Rob Astorino, the former county executive from Westchester County who challenged Cuomo in 2014, said Democrats won’t be able to use Trump as a target for Republicans in next year’s elections because he’s neither in office nor seeking one.
“So when things are going really bad, and they are and they will get worse, they can scream Donald Trump, but he's not around,” Astorino said.
Astorino made the case to leaders from the Republican party Monday that he could win support from communities that don’t ordinarily connect with conservatives through a series of bipartisan issues, like the rising cost of living in New York and the state’s declining population.
“I’d love to be a real estate agent in Florida right now,” Astorino said.
Of the three Republicans and two Democrats who’ve challenged Cuomo for governor, Astorino has come closest to ousting the three-term governor.
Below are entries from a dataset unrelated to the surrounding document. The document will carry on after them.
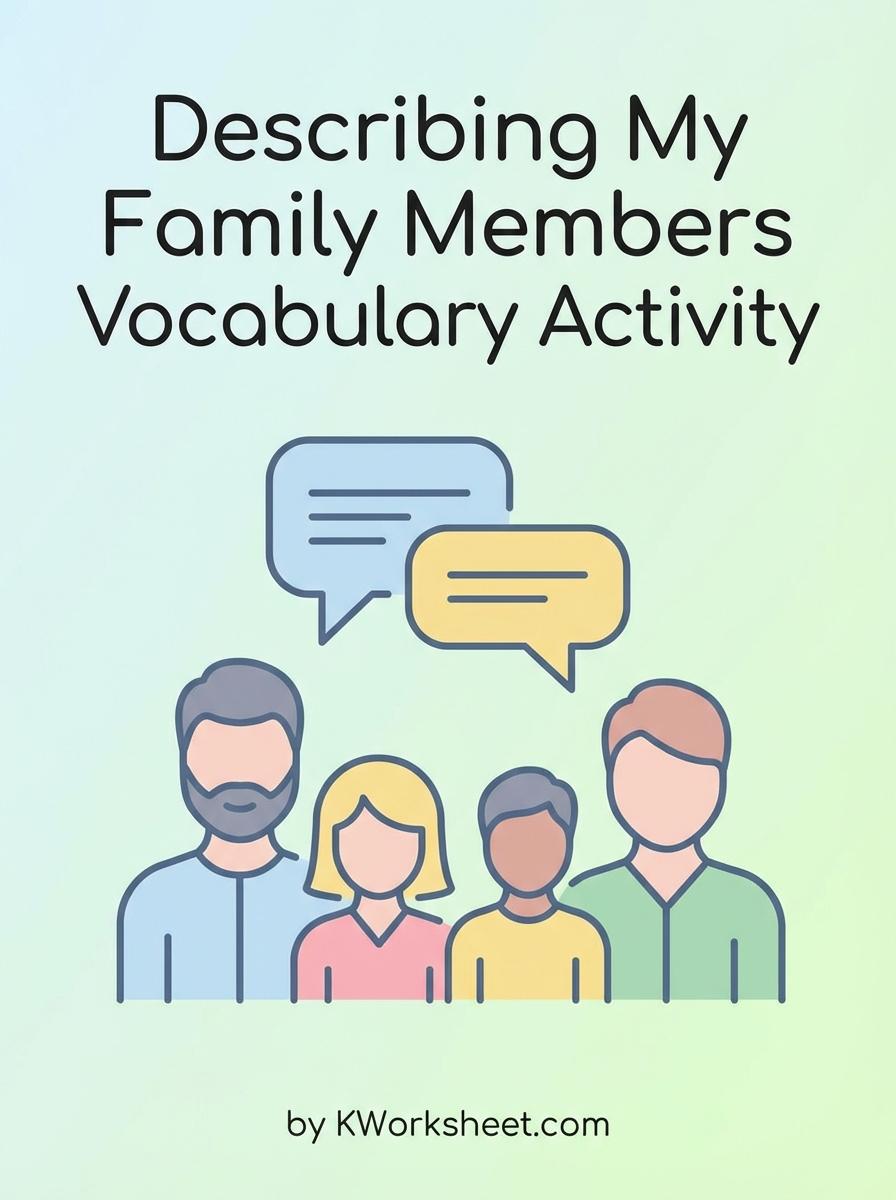 Describing My Family Members Vocabulary Activity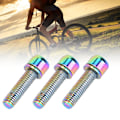 Miniatyrbillede 7 af 8: 6 stk M5x25mm titanium legering cykelflaskebeslag opbevaringsstativ Bolt Cykeltilbehør (farver)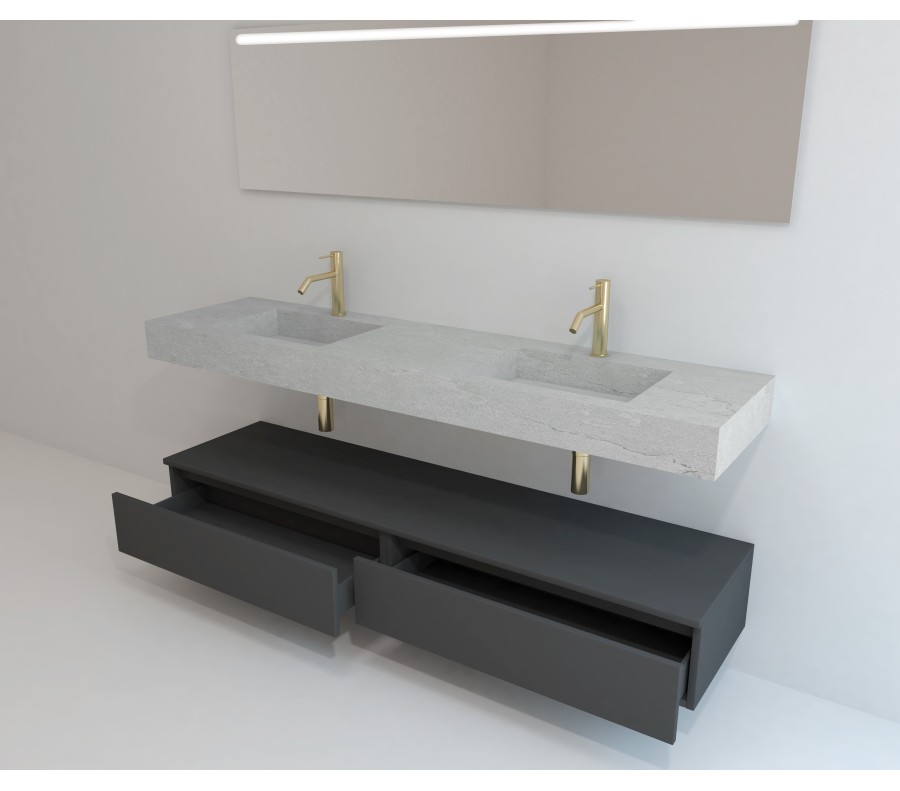 Pack ORIGINE PETRALISSE + lavabo piedra sinterizada + espejo cápsula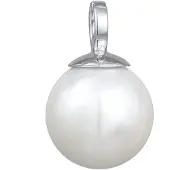 Nenalina Pendentif 'Perle' argent / blanc perle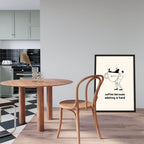 Coffee Because Adulting Is Hard Print - Larosier Prints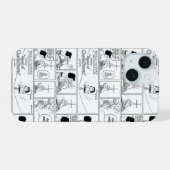 Marcie & Peppermint Patty im Klassenzimmer iPhone 15 Hülle (Rückseite (Horizontal))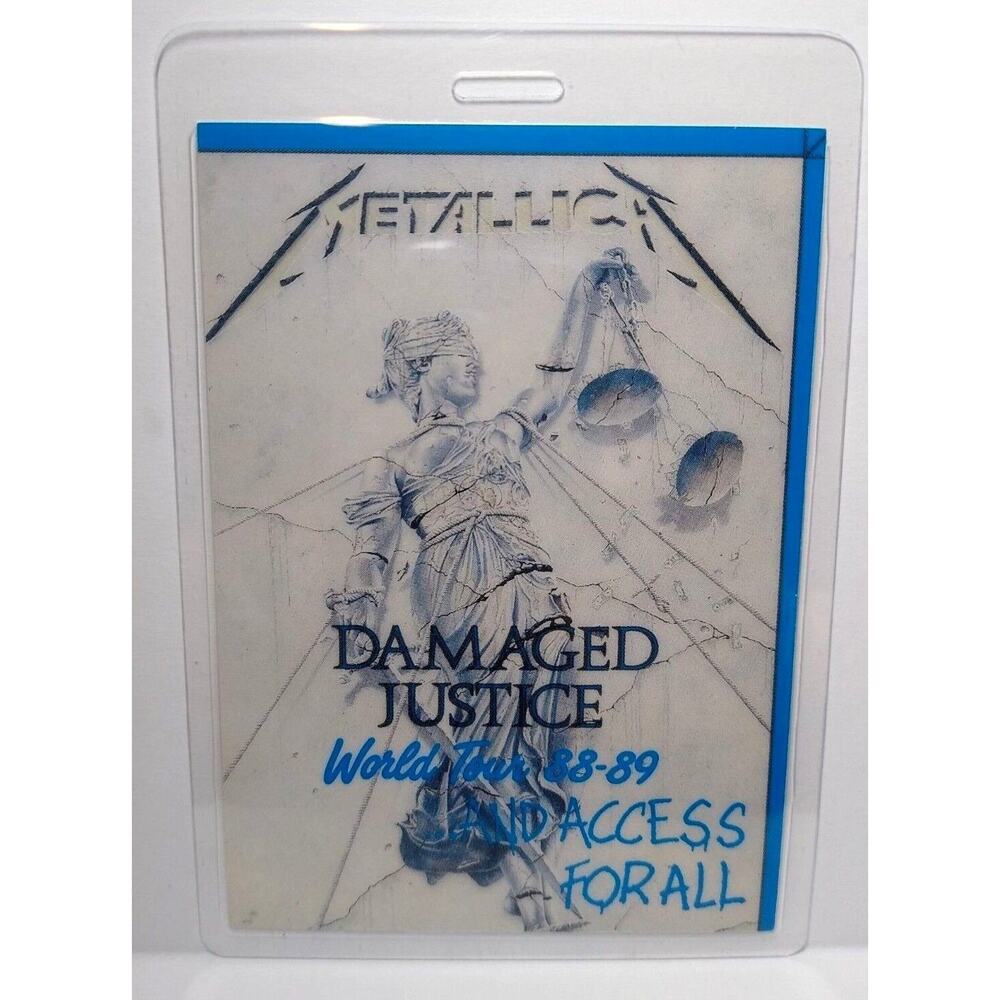 Metallica Backstage Concert Pass Original 1988 - 89 Hard Rock Heavy Metal Staff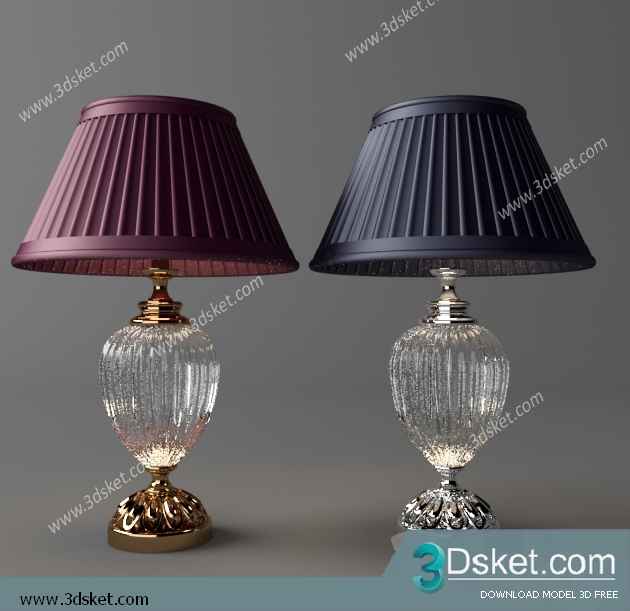 Free Download Table Lamp 3D Model 0218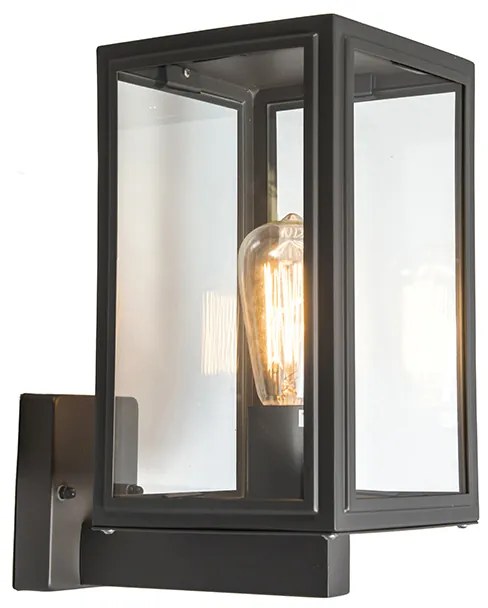Priemyselná nástenná lampa sivá IP44 - Sutton Up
He lost to Cuomo by 14 percentage points in 2014.
Marc Molinaro, the county executive of Dutchess County, lost in the general election to Cuomo in 2018 by a wider margin — 59% to 36%. But he said Monday that he’s confident Republicans could close that gap in next year’s race.
“I will tell you that I’m not going to back down, and whatever role it is I need to play, I will,” Molinaro said. “New Yorkers deserve a governor that is as good and decent as they are."
Molinaro’s message for Republican leaders on Monday was one of unity among New Yorkers on top issues, rather than division caused by political affiliation.
He said Republicans, regardless of the candidate, would have to garner support in the general election from Democrats and swing voters, and that appealing to the common ground among New Yorkers should be their strategy to win.
“We recognize that … in order for us to win, we have to not only rally those of us who agree with us, but convince about a million people who, on any given day, might be skeptical of Republican leadership,” Molinaro said.
Also among the contenders who appeared in Albany Monday was Andrew Giuliani, the son of former New York City Mayor Rudy Giuliani and a former adviser to President Donald Trump.
Giuliani did not shy away from his affiliation with the former president, at one point calling him “a close friend.” He said that, if he were to run, he would focus on strategies to reduce crime in New York, support charter schools, and boost the economy.
“My intention is to appeal to all New Yorkers and make my case to them, and let them decide whether I’m red, whether I’m blue,” Giuliani said. “I am red, I am true red, but let them decide for themselves on the issues.”
Other potential nominees who made their case to Republican leaders in Albany Monday were businessman Joe Holland, Orange County Executive Steve Neuhaus, Lewis County Sheriff Mike Carpanelli, and Rensselaer County Executive Steve McLaughlin.
Carpanelli, the only other declared candidate, said he wanted to focus on a message of consensus among New Yorkers, regardless of party affiliation or geography.
“This is the state of New York. Everybody has a place in the state of New York,” Carpanelli said. “It doesn’t matter if you disagree or not, but we should respect each other.”
Rep. Elise Stefanik, who represents part of the North Country, and Rockland County Executive Ed Day were both scheduled to speak to Republican leaders Monday as well, but were pulled away due to last-minute emergencies.
State Republican Chairman Nick Langworthy said they're hoping to coalesce around a candidate by early summer, and that Zeldin appeared to be in the lead based on the amount he's already raised, and that he's already declared his candidacy.